----- Records to process -----

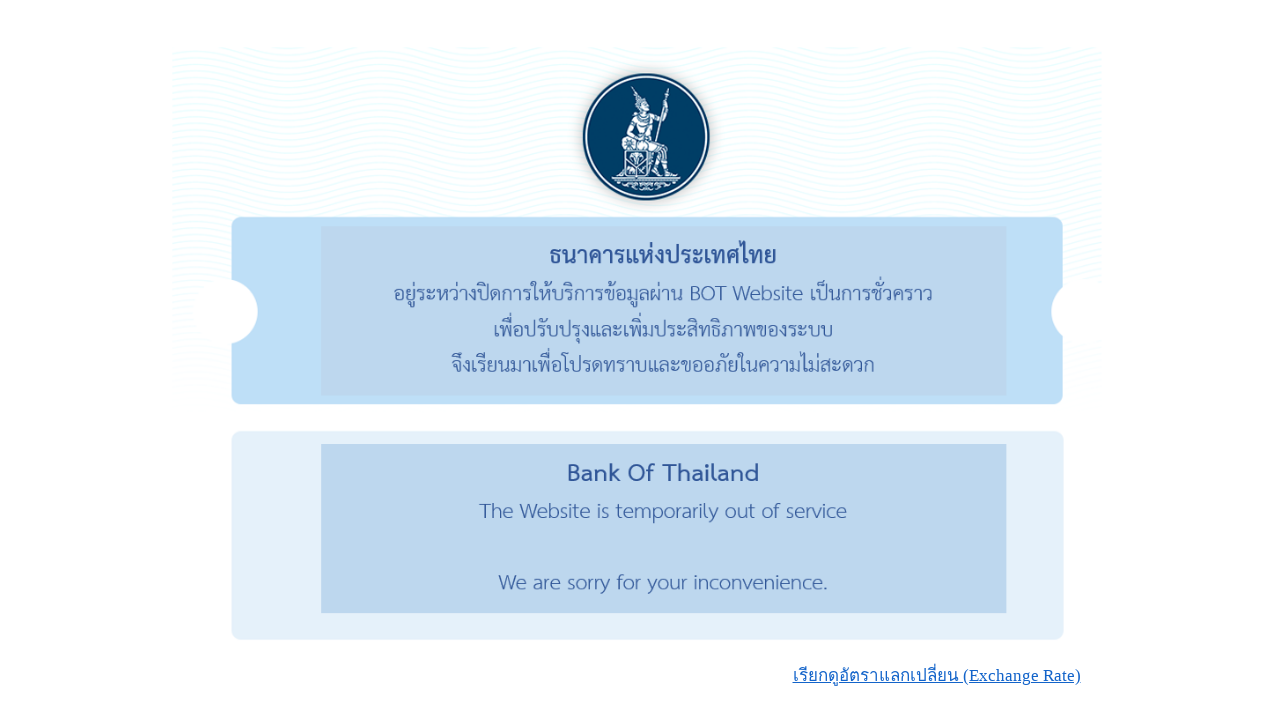

--- FILE ---
content_type: text/html
request_url: https://app.bot.or.th/landscape/household-debt/directions/principles/
body_size: 177138
content:
<html>
<HEAD>
<title>The website is under maintenance.</title>
<meta http-equiv="Content-Type" content="text/html; charset=utf-8">
<META HTTP-EQUIV="PRAGMA" CONTENT="NO-CACHE">

                              <script>!function(e){var n="https://s.go-mpulse.net/boomerang/";if("False"=="True")e.BOOMR_config=e.BOOMR_config||{},e.BOOMR_config.PageParams=e.BOOMR_config.PageParams||{},e.BOOMR_config.PageParams.pci=!0,n="https://s2.go-mpulse.net/boomerang/";if(window.BOOMR_API_key="H4HWZ-QWCFB-X438N-WCWSL-VXG4N",function(){function e(){if(!o){var e=document.createElement("script");e.id="boomr-scr-as",e.src=window.BOOMR.url,e.async=!0,i.parentNode.appendChild(e),o=!0}}function t(e){o=!0;var n,t,a,r,d=document,O=window;if(window.BOOMR.snippetMethod=e?"if":"i",t=function(e,n){var t=d.createElement("script");t.id=n||"boomr-if-as",t.src=window.BOOMR.url,BOOMR_lstart=(new Date).getTime(),e=e||d.body,e.appendChild(t)},!window.addEventListener&&window.attachEvent&&navigator.userAgent.match(/MSIE [67]\./))return window.BOOMR.snippetMethod="s",void t(i.parentNode,"boomr-async");a=document.createElement("IFRAME"),a.src="about:blank",a.title="",a.role="presentation",a.loading="eager",r=(a.frameElement||a).style,r.width=0,r.height=0,r.border=0,r.display="none",i.parentNode.appendChild(a);try{O=a.contentWindow,d=O.document.open()}catch(_){n=document.domain,a.src="javascript:var d=document.open();d.domain='"+n+"';void(0);",O=a.contentWindow,d=O.document.open()}if(n)d._boomrl=function(){this.domain=n,t()},d.write("<bo"+"dy onload='document._boomrl();'>");else if(O._boomrl=function(){t()},O.addEventListener)O.addEventListener("load",O._boomrl,!1);else if(O.attachEvent)O.attachEvent("onload",O._boomrl);d.close()}function a(e){window.BOOMR_onload=e&&e.timeStamp||(new Date).getTime()}if(!window.BOOMR||!window.BOOMR.version&&!window.BOOMR.snippetExecuted){window.BOOMR=window.BOOMR||{},window.BOOMR.snippetStart=(new Date).getTime(),window.BOOMR.snippetExecuted=!0,window.BOOMR.snippetVersion=12,window.BOOMR.url=n+"H4HWZ-QWCFB-X438N-WCWSL-VXG4N";var i=document.currentScript||document.getElementsByTagName("script")[0],o=!1,r=document.createElement("link");if(r.relList&&"function"==typeof r.relList.supports&&r.relList.supports("preload")&&"as"in r)window.BOOMR.snippetMethod="p",r.href=window.BOOMR.url,r.rel="preload",r.as="script",r.addEventListener("load",e),r.addEventListener("error",function(){t(!0)}),setTimeout(function(){if(!o)t(!0)},3e3),BOOMR_lstart=(new Date).getTime(),i.parentNode.appendChild(r);else t(!1);if(window.addEventListener)window.addEventListener("load",a,!1);else if(window.attachEvent)window.attachEvent("onload",a)}}(),"".length>0)if(e&&"performance"in e&&e.performance&&"function"==typeof e.performance.setResourceTimingBufferSize)e.performance.setResourceTimingBufferSize();!function(){if(BOOMR=e.BOOMR||{},BOOMR.plugins=BOOMR.plugins||{},!BOOMR.plugins.AK){var n=""=="true"?1:0,t="",a="aoimv6qxibyas2lhj65a-f-d9ce2e2a6-clientnsv4-s.akamaihd.net",i="false"=="true"?2:1,o={"ak.v":"39","ak.cp":"1540105","ak.ai":parseInt("984108",10),"ak.ol":"0","ak.cr":9,"ak.ipv":4,"ak.proto":"h2","ak.rid":"45b112ff","ak.r":42170,"ak.a2":n,"ak.m":"","ak.n":"essl","ak.bpcip":"3.144.202.0","ak.cport":53386,"ak.gh":"23.52.43.9","ak.quicv":"","ak.tlsv":"tls1.3","ak.0rtt":"","ak.0rtt.ed":"","ak.csrc":"-","ak.acc":"","ak.t":"1768378298","ak.ak":"hOBiQwZUYzCg5VSAfCLimQ==FBU0KlA2UpUZ2NalPcscrj9hNjTwNAx0KDvwFXFCi6mbozaS5ew9slLWFzSfTu31huyYFppXA8ye4JFIh/Fp5OZ1hIIIBGYrzm5J2WsyD75e9mETaOJfJafE/N+cDqN9hls/HSBTlA531EUXjGuabyP63TvYQEcrbl6Hugqb5FORscR10Su4d46DDzMN/YrC4Gbwa24Ja6Mt9fIWILg6qeevRzVcyvIPGbNtPcqfD4h68iJXmStT1gKNxvcfava4N7+sHwGAoa/PPD9NO1g0wZRHiGPVPkpy8tsxnTeGcmftL3Ezgh0pyJTsSRk80TA5FopE+7yaTWtYCNnDYGKnRQiGOoga5Le3SkbziEIZsHFH0mgU5inVVERuPyCB1syWt4pS8x2h4vJFeRntc344Ep7P9TTQN8Dd/cidouUKjts=","ak.pv":"30","ak.dpoabenc":"","ak.tf":i};if(""!==t)o["ak.ruds"]=t;var r={i:!1,av:function(n){var t="http.initiator";if(n&&(!n[t]||"spa_hard"===n[t]))o["ak.feo"]=void 0!==e.aFeoApplied?1:0,BOOMR.addVar(o)},rv:function(){var e=["ak.bpcip","ak.cport","ak.cr","ak.csrc","ak.gh","ak.ipv","ak.m","ak.n","ak.ol","ak.proto","ak.quicv","ak.tlsv","ak.0rtt","ak.0rtt.ed","ak.r","ak.acc","ak.t","ak.tf"];BOOMR.removeVar(e)}};BOOMR.plugins.AK={akVars:o,akDNSPreFetchDomain:a,init:function(){if(!r.i){var e=BOOMR.subscribe;e("before_beacon",r.av,null,null),e("onbeacon",r.rv,null,null),r.i=!0}return this},is_complete:function(){return!0}}}}()}(window);</script></HEAD>

<div style="display: flex;align-items: center;justify-content: center;flex-direction: column;padding: 40px 0px 20px 0;max-width: 1063px;margin: auto; position: relative; top: -13px; left: -8px;">
	<img style="max-width: 1063px;" src='[data-uri]'/>
	<a style="position: absolute;bottom: 34px;right: 83px;font-size: 17px;color: #1364ca;" target="_parent" href="http://www.thaifxrates.net/">เรียกดูอัตราแลกเปลี่ยน (Exchange Rate)</a>
    <br />
    <br />
</div>
<div style="display:none;">
</br>
$TITLE$
</br>
$BODY$
</div>
</body>
</html>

-----

◆ Try it:
With the pictures left out, return the listing above exactly as it stands.

◆ Problem solution:
--- FILE ---
content_type: text/html
request_url: https://app.bot.or.th/landscape/household-debt/directions/principles/
body_size: 177138
content:
<html>
<HEAD>
<title>The website is under maintenance.</title>
<meta http-equiv="Content-Type" content="text/html; charset=utf-8">
<META HTTP-EQUIV="PRAGMA" CONTENT="NO-CACHE">

                              <script>!function(e){var n="https://s.go-mpulse.net/boomerang/";if("False"=="True")e.BOOMR_config=e.BOOMR_config||{},e.BOOMR_config.PageParams=e.BOOMR_config.PageParams||{},e.BOOMR_config.PageParams.pci=!0,n="https://s2.go-mpulse.net/boomerang/";if(window.BOOMR_API_key="H4HWZ-QWCFB-X438N-WCWSL-VXG4N",function(){function e(){if(!o){var e=document.createElement("script");e.id="boomr-scr-as",e.src=window.BOOMR.url,e.async=!0,i.parentNode.appendChild(e),o=!0}}function t(e){o=!0;var n,t,a,r,d=document,O=window;if(window.BOOMR.snippetMethod=e?"if":"i",t=function(e,n){var t=d.createElement("script");t.id=n||"boomr-if-as",t.src=window.BOOMR.url,BOOMR_lstart=(new Date).getTime(),e=e||d.body,e.appendChild(t)},!window.addEventListener&&window.attachEvent&&navigator.userAgent.match(/MSIE [67]\./))return window.BOOMR.snippetMethod="s",void t(i.parentNode,"boomr-async");a=document.createElement("IFRAME"),a.src="about:blank",a.title="",a.role="presentation",a.loading="eager",r=(a.frameElement||a).style,r.width=0,r.height=0,r.border=0,r.display="none",i.parentNode.appendChild(a);try{O=a.contentWindow,d=O.document.open()}catch(_){n=document.domain,a.src="javascript:var d=document.open();d.domain='"+n+"';void(0);",O=a.contentWindow,d=O.document.open()}if(n)d._boomrl=function(){this.domain=n,t()},d.write("<bo"+"dy onload='document._boomrl();'>");else if(O._boomrl=function(){t()},O.addEventListener)O.addEventListener("load",O._boomrl,!1);else if(O.attachEvent)O.attachEvent("onload",O._boomrl);d.close()}function a(e){window.BOOMR_onload=e&&e.timeStamp||(new Date).getTime()}if(!window.BOOMR||!window.BOOMR.version&&!window.BOOMR.snippetExecuted){window.BOOMR=window.BOOMR||{},window.BOOMR.snippetStart=(new Date).getTime(),window.BOOMR.snippetExecuted=!0,window.BOOMR.snippetVersion=12,window.BOOMR.url=n+"H4HWZ-QWCFB-X438N-WCWSL-VXG4N";var i=document.currentScript||document.getElementsByTagName("script")[0],o=!1,r=document.createElement("link");if(r.relList&&"function"==typeof r.relList.supports&&r.relList.supports("preload")&&"as"in r)window.BOOMR.snippetMethod="p",r.href=window.BOOMR.url,r.rel="preload",r.as="script",r.addEventListener("load",e),r.addEventListener("error",function(){t(!0)}),setTimeout(function(){if(!o)t(!0)},3e3),BOOMR_lstart=(new Date).getTime(),i.parentNode.appendChild(r);else t(!1);if(window.addEventListener)window.addEventListener("load",a,!1);else if(window.attachEvent)window.attachEvent("onload",a)}}(),"".length>0)if(e&&"performance"in e&&e.performance&&"function"==typeof e.performance.setResourceTimingBufferSize)e.performance.setResourceTimingBufferSize();!function(){if(BOOMR=e.BOOMR||{},BOOMR.plugins=BOOMR.plugins||{},!BOOMR.plugins.AK){var n=""=="true"?1:0,t="",a="aoimv6qxibyas2lhj65a-f-d9ce2e2a6-clientnsv4-s.akamaihd.net",i="false"=="true"?2:1,o={"ak.v":"39","ak.cp":"1540105","ak.ai":parseInt("984108",10),"ak.ol":"0","ak.cr":9,"ak.ipv":4,"ak.proto":"h2","ak.rid":"45b112ff","ak.r":42170,"ak.a2":n,"ak.m":"","ak.n":"essl","ak.bpcip":"3.144.202.0","ak.cport":53386,"ak.gh":"23.52.43.9","ak.quicv":"","ak.tlsv":"tls1.3","ak.0rtt":"","ak.0rtt.ed":"","ak.csrc":"-","ak.acc":"","ak.t":"1768378298","ak.ak":"hOBiQwZUYzCg5VSAfCLimQ==FBU0KlA2UpUZ2NalPcscrj9hNjTwNAx0KDvwFXFCi6mbozaS5ew9slLWFzSfTu31huyYFppXA8ye4JFIh/Fp5OZ1hIIIBGYrzm5J2WsyD75e9mETaOJfJafE/N+cDqN9hls/HSBTlA531EUXjGuabyP63TvYQEcrbl6Hugqb5FORscR10Su4d46DDzMN/YrC4Gbwa24Ja6Mt9fIWILg6qeevRzVcyvIPGbNtPcqfD4h68iJXmStT1gKNxvcfava4N7+sHwGAoa/PPD9NO1g0wZRHiGPVPkpy8tsxnTeGcmftL3Ezgh0pyJTsSRk80TA5FopE+7yaTWtYCNnDYGKnRQiGOoga5Le3SkbziEIZsHFH0mgU5inVVERuPyCB1syWt4pS8x2h4vJFeRntc344Ep7P9TTQN8Dd/cidouUKjts=","ak.pv":"30","ak.dpoabenc":"","ak.tf":i};if(""!==t)o["ak.ruds"]=t;var r={i:!1,av:function(n){var t="http.initiator";if(n&&(!n[t]||"spa_hard"===n[t]))o["ak.feo"]=void 0!==e.aFeoApplied?1:0,BOOMR.addVar(o)},rv:function(){var e=["ak.bpcip","ak.cport","ak.cr","ak.csrc","ak.gh","ak.ipv","ak.m","ak.n","ak.ol","ak.proto","ak.quicv","ak.tlsv","ak.0rtt","ak.0rtt.ed","ak.r","ak.acc","ak.t","ak.tf"];BOOMR.removeVar(e)}};BOOMR.plugins.AK={akVars:o,akDNSPreFetchDomain:a,init:function(){if(!r.i){var e=BOOMR.subscribe;e("before_beacon",r.av,null,null),e("onbeacon",r.rv,null,null),r.i=!0}return this},is_complete:function(){return!0}}}}()}(window);</script></HEAD>

<div style="display: flex;align-items: center;justify-content: center;flex-direction: column;padding: 40px 0px 20px 0;max-width: 1063px;margin: auto; position: relative; top: -13px; left: -8px;">
	<img style="max-width: 1063px;" src='[data-uri]'/>
	<a style="position: absolute;bottom: 34px;right: 83px;font-size: 17px;color: #1364ca;" target="_parent" href="http://www.thaifxrates.net/">เรียกดูอัตราแลกเปลี่ยน (Exchange Rate)</a>
    <br />
    <br />
</div>
<div style="display:none;">
</br>
$TITLE$
</br>
$BODY$
</div>
</body>
</html>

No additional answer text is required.